Look through the material and copy each line holding "staff".
━━━━━━━━
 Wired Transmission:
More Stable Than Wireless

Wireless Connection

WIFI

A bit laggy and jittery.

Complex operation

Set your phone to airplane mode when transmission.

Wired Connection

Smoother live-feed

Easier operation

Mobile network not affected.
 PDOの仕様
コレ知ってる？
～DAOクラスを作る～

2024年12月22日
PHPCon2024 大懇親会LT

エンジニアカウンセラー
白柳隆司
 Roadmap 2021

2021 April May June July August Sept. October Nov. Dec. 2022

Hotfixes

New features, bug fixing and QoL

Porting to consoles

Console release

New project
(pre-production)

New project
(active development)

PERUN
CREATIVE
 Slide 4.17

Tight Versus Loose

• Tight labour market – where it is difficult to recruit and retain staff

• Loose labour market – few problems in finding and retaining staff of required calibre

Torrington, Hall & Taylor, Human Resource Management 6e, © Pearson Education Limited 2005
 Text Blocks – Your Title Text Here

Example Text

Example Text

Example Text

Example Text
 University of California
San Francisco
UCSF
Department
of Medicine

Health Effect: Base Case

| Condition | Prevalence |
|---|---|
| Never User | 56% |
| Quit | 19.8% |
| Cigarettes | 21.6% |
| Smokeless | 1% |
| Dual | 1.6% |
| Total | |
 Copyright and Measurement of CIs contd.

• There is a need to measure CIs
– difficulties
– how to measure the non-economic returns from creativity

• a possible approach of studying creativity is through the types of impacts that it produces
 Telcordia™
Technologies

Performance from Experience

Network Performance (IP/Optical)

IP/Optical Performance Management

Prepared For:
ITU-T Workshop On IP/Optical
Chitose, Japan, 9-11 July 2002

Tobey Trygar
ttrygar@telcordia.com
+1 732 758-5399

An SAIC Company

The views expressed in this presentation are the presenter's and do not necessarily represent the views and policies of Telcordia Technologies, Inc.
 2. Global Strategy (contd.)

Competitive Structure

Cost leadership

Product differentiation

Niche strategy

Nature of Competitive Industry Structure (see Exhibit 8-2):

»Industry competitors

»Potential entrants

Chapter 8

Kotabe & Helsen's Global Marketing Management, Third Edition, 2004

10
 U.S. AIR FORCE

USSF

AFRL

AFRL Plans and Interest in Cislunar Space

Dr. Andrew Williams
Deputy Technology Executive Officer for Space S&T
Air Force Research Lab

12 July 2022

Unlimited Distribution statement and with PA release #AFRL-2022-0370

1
━━━━━━━━
• SOLUTION TO THIS EXERCISE
• Tight labour market – where it is difficult to recruit and retain staff
• Loose labour market – few problems in finding and retaining staff of required calibre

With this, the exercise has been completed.